Submission serves as a warning to the comfortable and self-satisfied West that individual liberties and secular governments can have expiration dates. It's 2017, and the politically savvy Mohammed Ben Abbes has formed the Muslim Brotherhood with a focus on charity, youth groups and "family values." It takes off, and by 2022 a tipping point arrives.
As Houellebecq's narrator says: "It may well be impossible for people who have lived and prospered under a given social system to imagine the point of view of those who feel it offers them nothing, and who can contemplate its destruction without any particular dismay."
The narrator is Francois, a middle-aged Paris literature professor with no lasting attachments, little interest in politics and a fascination with the 19th century writer J.K. Huysmans, the subject of his dissertation. Mired in a series of unsatisfactory relationships with students and prostitutes, Francois may be standing in for an entire civilization when he asks, "Should I just die? The decision struck me as premature." He views the rise of the Brotherhood with bemused detachment until it becomes clear that an Islamic government will directly affect his teaching position.

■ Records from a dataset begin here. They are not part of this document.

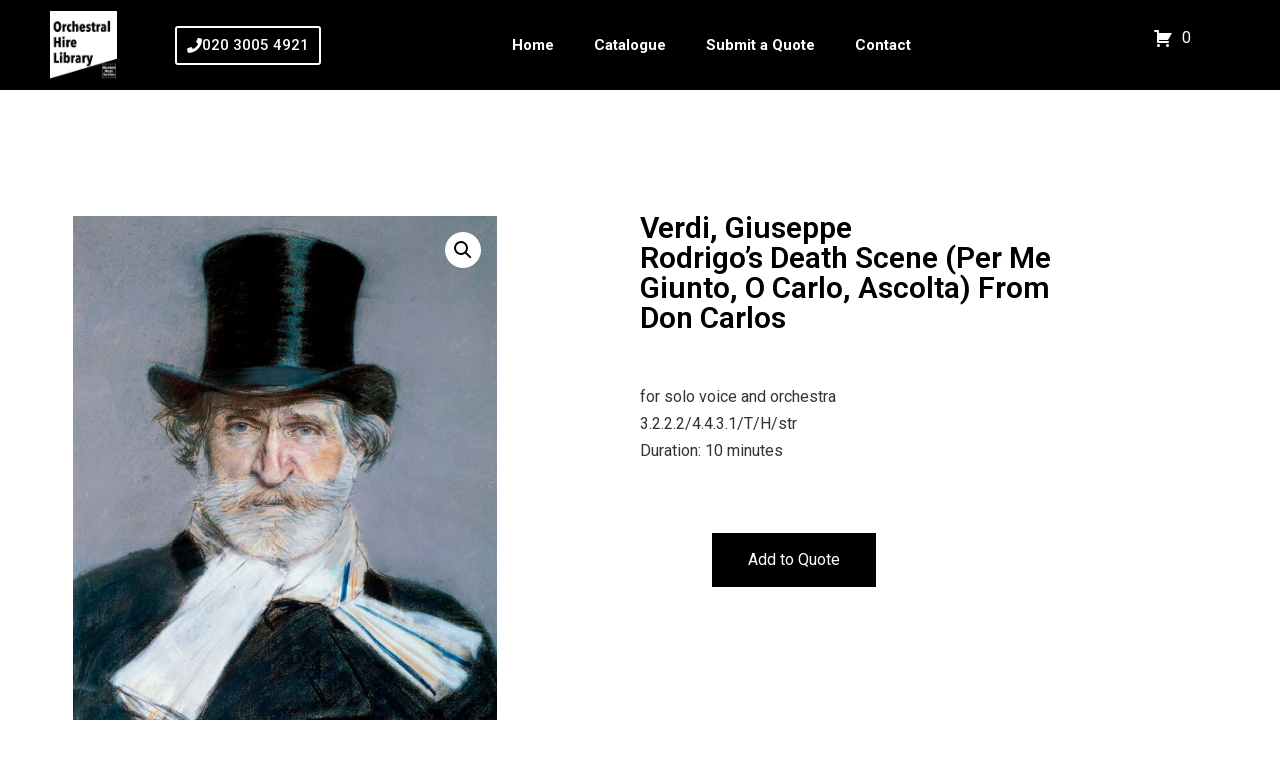

--- FILE ---
content_type: text/css
request_url: https://orchestralhirelibrary.com/wp-content/uploads/elementor/css/post-251.css?ver=1767846992
body_size: 428
content:
.elementor-251 .elementor-element.elementor-element-142f6d2f > .elementor-container > .elementor-column > .elementor-widget-wrap{align-content:center;align-items:center;}.elementor-251 .elementor-element.elementor-element-142f6d2f:not(.elementor-motion-effects-element-type-background), .elementor-251 .elementor-element.elementor-element-142f6d2f > .elementor-motion-effects-container > .elementor-motion-effects-layer{background-color:#000000;}.elementor-251 .elementor-element.elementor-element-142f6d2f > .elementor-container{min-height:90px;}.elementor-251 .elementor-element.elementor-element-142f6d2f{border-style:solid;border-width:3px 0px 0px 0px;border-color:#FFFFFF;transition:background 0.3s, border 0.3s, border-radius 0.3s, box-shadow 0.3s;}.elementor-251 .elementor-element.elementor-element-142f6d2f > .elementor-background-overlay{transition:background 0.3s, border-radius 0.3s, opacity 0.3s;}.elementor-widget-heading .elementor-heading-title{font-family:var( --e-global-typography-primary-font-family ), Sans-serif;font-weight:var( --e-global-typography-primary-font-weight );color:var( --e-global-color-primary );}.elementor-251 .elementor-element.elementor-element-70db7d11 .elementor-heading-title{font-family:"Roboto", Sans-serif;font-size:13px;font-weight:300;color:#FFFFFF;}.elementor-251 .elementor-element.elementor-element-1184c775{--grid-template-columns:repeat(0, auto);--icon-size:16px;--grid-column-gap:22px;--grid-row-gap:0px;}.elementor-251 .elementor-element.elementor-element-1184c775 .elementor-widget-container{text-align:right;}.elementor-251 .elementor-element.elementor-element-1184c775 .elementor-social-icon{background-color:#000000;--icon-padding:0em;}.elementor-251 .elementor-element.elementor-element-1184c775 .elementor-social-icon i{color:#FFFFFF;}.elementor-251 .elementor-element.elementor-element-1184c775 .elementor-social-icon svg{fill:#FFFFFF;}.elementor-251 .elementor-element.elementor-element-1184c775 .elementor-social-icon:hover{background-color:rgba(255,255,255,0);}.elementor-251 .elementor-element.elementor-element-1184c775 .elementor-social-icon:hover i{color:#00ce1b;}.elementor-251 .elementor-element.elementor-element-1184c775 .elementor-social-icon:hover svg{fill:#00ce1b;}.elementor-theme-builder-content-area{height:400px;}.elementor-location-header:before, .elementor-location-footer:before{content:"";display:table;clear:both;}@media(max-width:1024px){.elementor-251 .elementor-element.elementor-element-142f6d2f{padding:10px 20px 10px 20px;}}@media(max-width:767px){.elementor-251 .elementor-element.elementor-element-142f6d2f{padding:20px 20px 00px 20px;}.elementor-251 .elementor-element.elementor-element-70db7d11{text-align:center;}.elementor-251 .elementor-element.elementor-element-70db7d11 .elementor-heading-title{line-height:19px;}.elementor-251 .elementor-element.elementor-element-1184c775 .elementor-widget-container{text-align:center;}.elementor-251 .elementor-element.elementor-element-1184c775 > .elementor-widget-container{padding:0px 0px 20px 0px;}.elementor-251 .elementor-element.elementor-element-1184c775{--icon-size:20px;}}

Where other authors might have loaded this tale with violence and political caricature, Houellebecq sticks to ideas and intimate relationships. Gunshots pop, but only in the background.
In fact, the Islamic party's rise seems so effortless that it becomes at times hard to swallow, even as fiction. Would France really submit to women being excluded from secondary education? Or requiring professors to convert to Islam? In the novel, women leave the workforce in droves in favor of a generous family subsidy, driving down the unemployment rate.
There is a kind of demographic determinism at work that can seem too trite, as when Francois defends the patriarchal societies of old: "There were families with children, and most of them had children. In other words, it worked, whereas now there aren't enough children, so we're finished."
Houellebecq's relationship with Islam is fraught. In his 2000 novel, Lanzarote, a narrator who is looking for a place to vacation says, "Arab countries might be worth the effort … if we could just liberate them from their absurd religion." In Submission, Francois takes a more accommodating approach. Houellebecq himself is quoted as saying the novel is not Islamophobic but a social commentary.
As usual, the author's winning prose is studded with bitter wit and imagery, as when a former lover who has aged poorly is likened to "a bird in an oil slick" who "had retained, if I can put it this way, a superior ability to flap her wings." When Francois leaves Paris to escape potential unrest, he goes to the southwest. "I knew next to nothing about the southwest, really, only that it was a region where they ate duck confit, and duck confit struck me as incompatible with civil war." When he gets back to Paris, all the women are in pants.
"If Islam is not political, it is nothing," according to Ayatollah Khomeini, who is quoted at the beginning of the novel's final section. Where Houellebecq runs with that idea will leave many readers fascinated and alarmed.